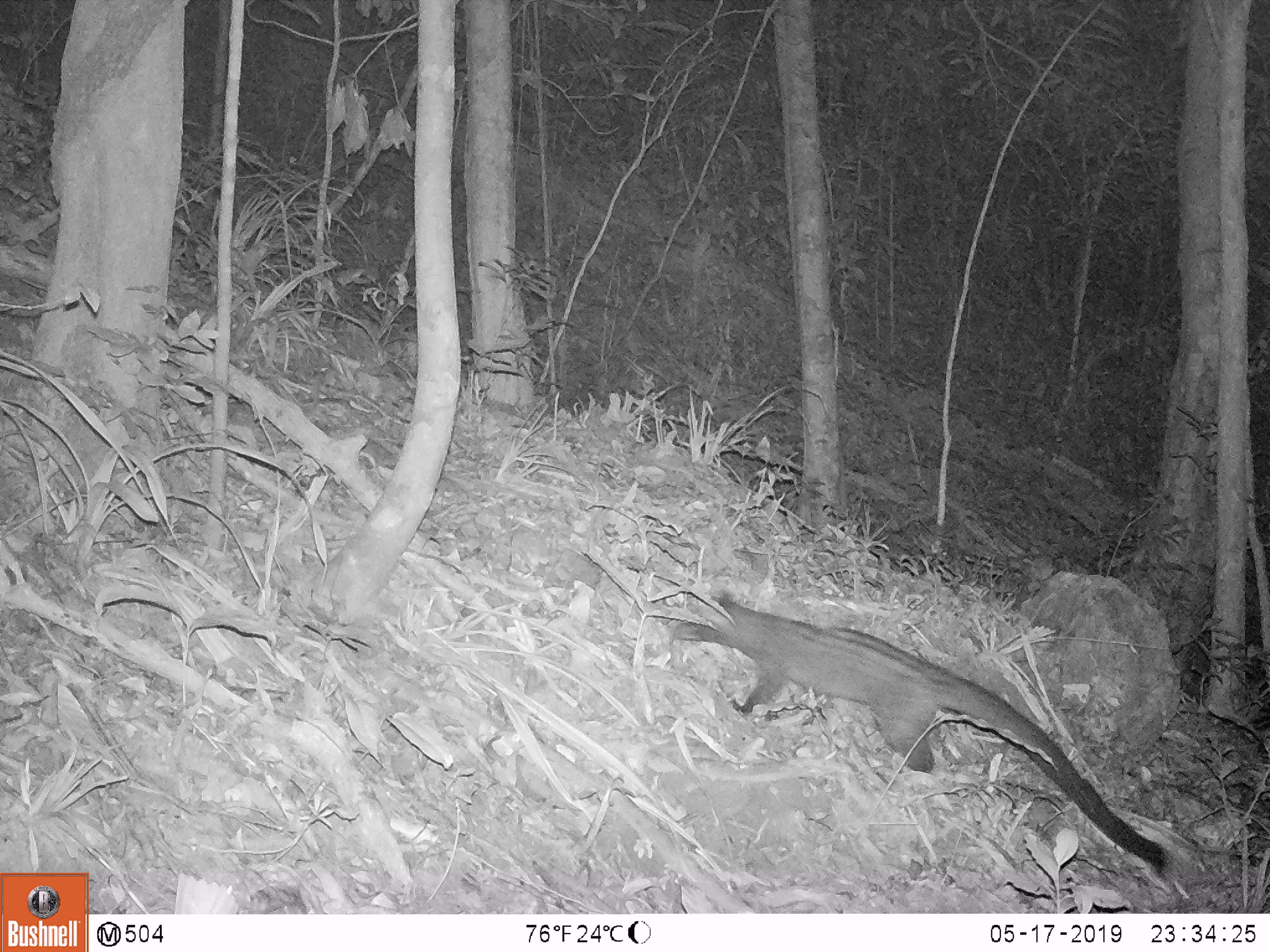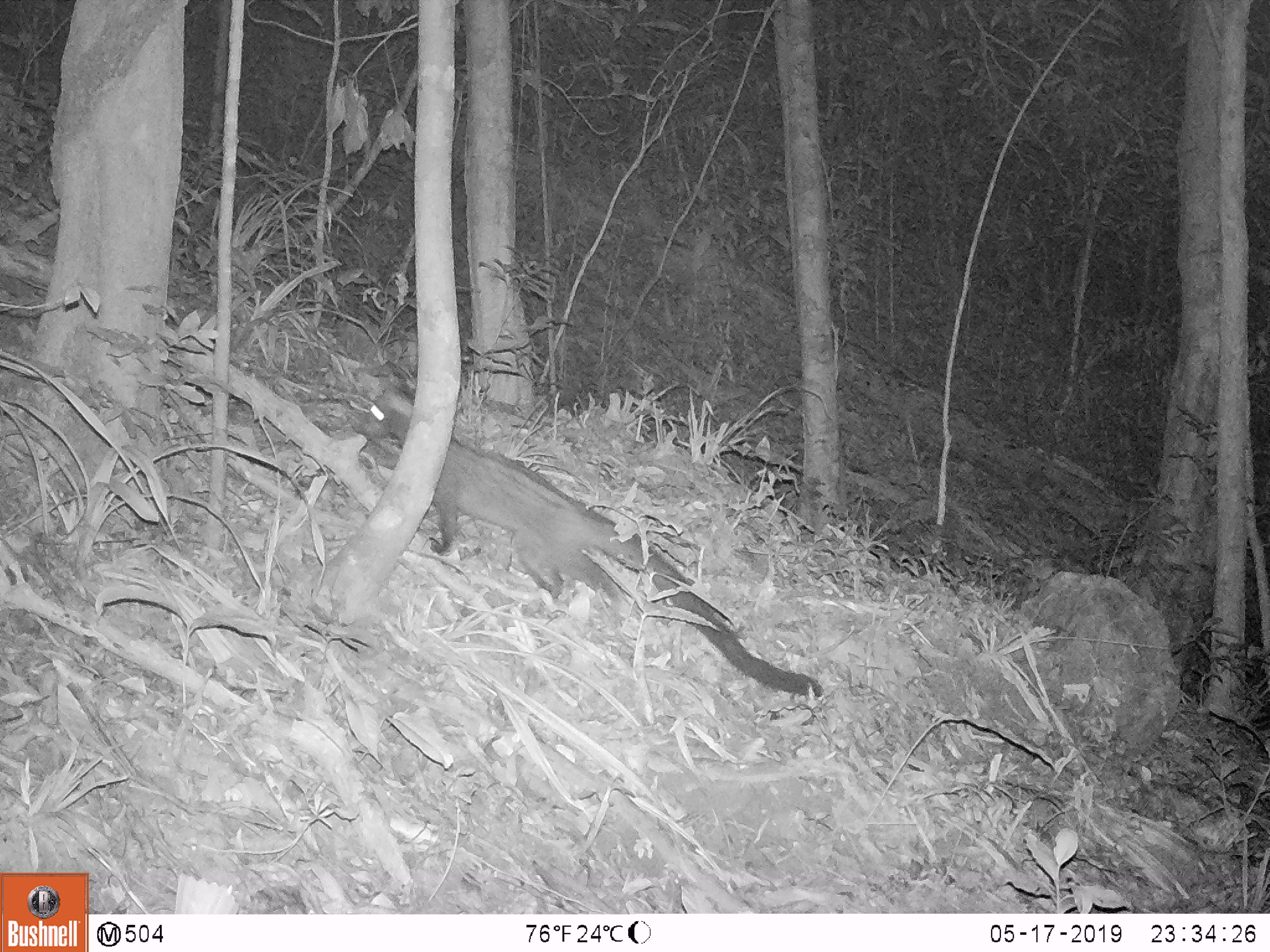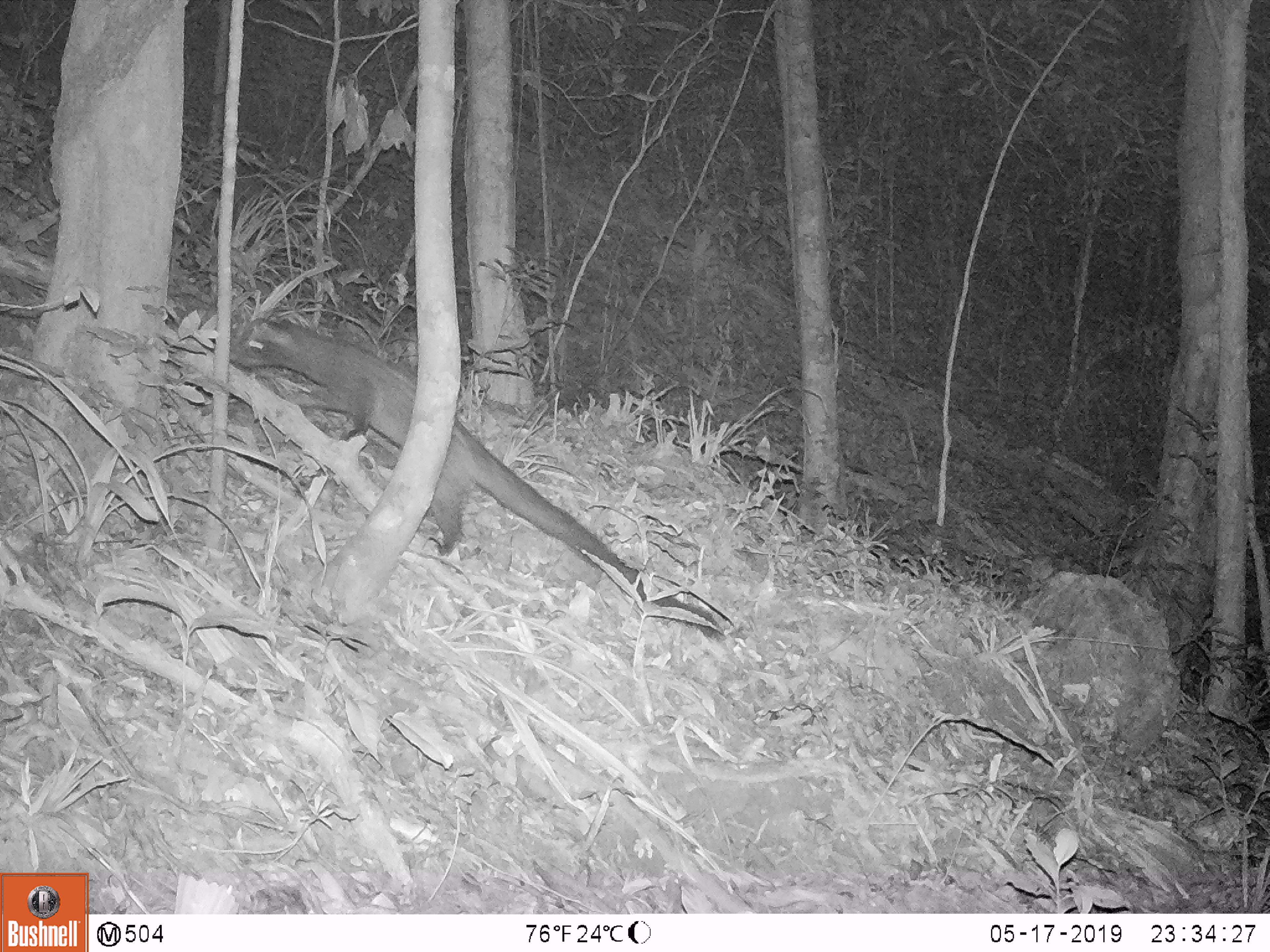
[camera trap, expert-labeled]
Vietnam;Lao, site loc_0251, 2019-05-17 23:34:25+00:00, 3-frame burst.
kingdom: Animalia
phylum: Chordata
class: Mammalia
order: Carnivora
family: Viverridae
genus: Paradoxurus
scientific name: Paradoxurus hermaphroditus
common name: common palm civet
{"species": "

===============

TASK DESCRIPTION: Write out again only the lines from the one with "family: Viverridae" through the last line of the records above. Keep every word as it stands.

ANSWER TO THIS EXERCISE:
family: Viverridae
genus: Paradoxurus
scientific name: Paradoxurus hermaphroditus
common name: common palm civet
{"species": "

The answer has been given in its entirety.